The bureau wouldn't say what additional information it is seeking or when a decision would be made.
However, securities regulators in Quebec and Ontario indicated Thursday they were moving closer to approving the offer.
The Autorite des marches financiers said it intends to approve the transaction while the Ontario Securities Commission has instructed its staff to develop draft recognition orders with detailed terms and conditions. Those draft orders will be subject to a 30-day public comment period prior to a final decision.
"While the Competition Bureau is monitoring the evolution of Maple’s proposed acquisitions of TMX Group, Alpha Group and CDS, the bureau's review is independent and the bureau will reach its own conclusions," Keating said.
Maple Group spokesman Luc Bertrand said it continues to provide information and to have discussions with the Competition Bureau to address all its concerns.
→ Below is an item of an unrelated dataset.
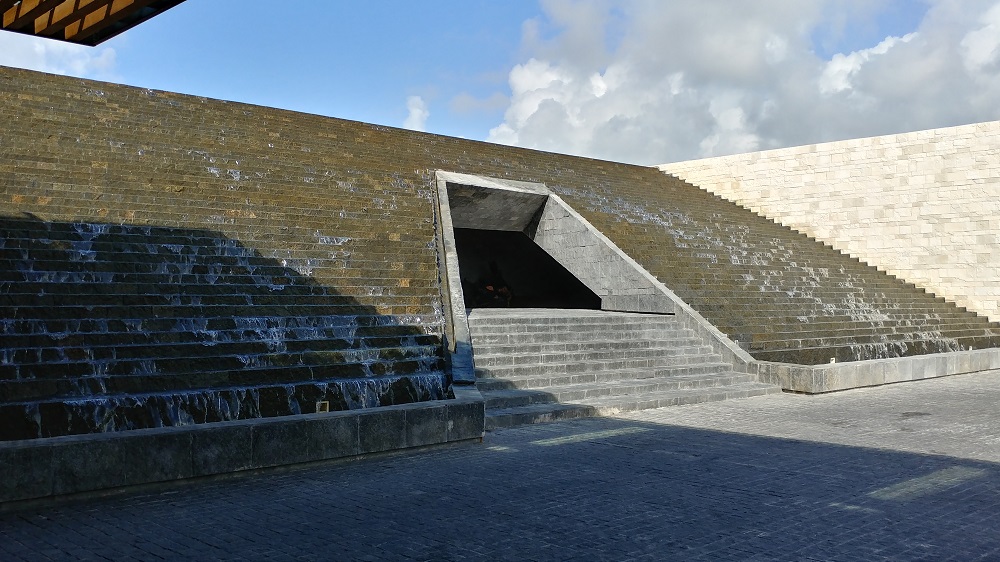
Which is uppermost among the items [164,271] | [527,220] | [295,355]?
[527,220]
"We're working on all fronts...(but) the OSC decision and the AMF decision are very important milestones," he said in an interview.
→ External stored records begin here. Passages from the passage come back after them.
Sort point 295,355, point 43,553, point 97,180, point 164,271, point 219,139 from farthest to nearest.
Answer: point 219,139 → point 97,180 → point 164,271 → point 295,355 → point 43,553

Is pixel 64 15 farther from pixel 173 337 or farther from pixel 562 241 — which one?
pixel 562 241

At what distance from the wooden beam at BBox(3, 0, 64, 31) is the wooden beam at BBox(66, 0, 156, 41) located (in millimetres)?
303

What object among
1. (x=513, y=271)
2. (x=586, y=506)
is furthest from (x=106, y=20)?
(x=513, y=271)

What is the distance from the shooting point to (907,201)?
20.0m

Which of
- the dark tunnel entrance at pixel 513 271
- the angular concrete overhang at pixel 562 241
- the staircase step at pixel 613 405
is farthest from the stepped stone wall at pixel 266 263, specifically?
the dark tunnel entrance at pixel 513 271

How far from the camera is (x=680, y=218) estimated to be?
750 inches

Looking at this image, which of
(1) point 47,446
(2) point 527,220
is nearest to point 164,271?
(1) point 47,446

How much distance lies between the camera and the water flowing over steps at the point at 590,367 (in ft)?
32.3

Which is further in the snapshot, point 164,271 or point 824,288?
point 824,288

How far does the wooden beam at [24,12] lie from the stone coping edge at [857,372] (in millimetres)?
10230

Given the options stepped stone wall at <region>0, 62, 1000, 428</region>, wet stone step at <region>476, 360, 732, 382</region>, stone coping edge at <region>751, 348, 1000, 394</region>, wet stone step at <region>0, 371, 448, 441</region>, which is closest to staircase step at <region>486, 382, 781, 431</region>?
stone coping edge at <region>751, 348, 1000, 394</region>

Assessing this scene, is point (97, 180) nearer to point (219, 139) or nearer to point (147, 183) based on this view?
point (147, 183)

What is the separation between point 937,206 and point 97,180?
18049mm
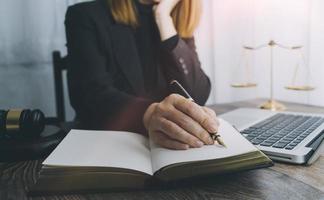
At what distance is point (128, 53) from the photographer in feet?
3.67

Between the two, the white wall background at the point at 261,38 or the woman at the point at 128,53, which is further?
the white wall background at the point at 261,38

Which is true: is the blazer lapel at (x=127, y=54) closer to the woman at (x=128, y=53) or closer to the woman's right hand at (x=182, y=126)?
the woman at (x=128, y=53)

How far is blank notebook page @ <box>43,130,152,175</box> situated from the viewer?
1.65ft

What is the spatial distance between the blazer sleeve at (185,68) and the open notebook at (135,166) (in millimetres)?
594

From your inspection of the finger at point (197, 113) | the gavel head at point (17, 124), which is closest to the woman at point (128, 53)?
the gavel head at point (17, 124)

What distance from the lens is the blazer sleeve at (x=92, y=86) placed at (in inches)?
33.0

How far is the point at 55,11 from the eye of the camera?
1089 mm

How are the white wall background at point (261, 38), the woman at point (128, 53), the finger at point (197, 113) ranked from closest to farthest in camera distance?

Maple said it will seek an extension to the April 30 deadline to complete the transaction. But Bertrand declined to say when the deal may close.
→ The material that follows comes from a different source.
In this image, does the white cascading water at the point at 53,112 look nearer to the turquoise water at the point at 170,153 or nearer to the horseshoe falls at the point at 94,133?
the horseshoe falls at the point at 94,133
"In these transactions, until the final approval is given, you have to work until you get that final one and then close the transaction."
The bid by Maple Group Acquisition, a consortium of 13 Canadian financial institutions and pension funds, also requires approval of regulators in Alberta and British Columbia.
The AMF said Maple has provided commitments that it believes will maintain the integrity and efficiency of the financial markets as well as the continuity of derivatives operations in Quebec.
"We're satisfied with the results of discussions to date with Maple and with the scope of the undertakings that Maple will be required to provide," said Mario Albert, the Quebec regulator's chief executive.
He added that the conditions that Maple will be required to accept will ensure the AMF will be able to fully assume its role and responsibilities as a regulator.
However, Bertrand seemed to downplay any changes, saying the commitments are "very in line with what was elaborated in 2008 at the time of the combination of the TSX and the MX."
The Quebec regulator said it took into account comments made during public consultations, including the continuity of derivatives operations in the province.
It said the conditions it intends to impose will adequately address this key issue along with corporate governance, market access, fees and the framework of Maple's operations.
Maple enhanced its initial undertakings by committing to maintain and develop its derivatives trading and related products operations, including over-the-counter derivatives in Montreal.
It will also establish a derivatives committee of the Maple board of directors for advice on all matters related to its derivatives business and develop all enhancements to the SOLA application software in Montreal.
"We believe that this undertaking in principle to maintain and continue to develop Montreal as a hub of attraction for Maple's derivatives trading and related products operations, including over-the-counter derivatives, is vital for a robust derivatives industry in Quebec," Albert said.
Maple continues to commit not to allow any person or company to acquire more than 10 per cent of its voting shares without prior approval of the regulator.
The TMX Group runs the Toronto Stock Exchange and TSX Venture exchange as well as energy trading and other businesses.
The takeover offer values the company at about $3.8 billion.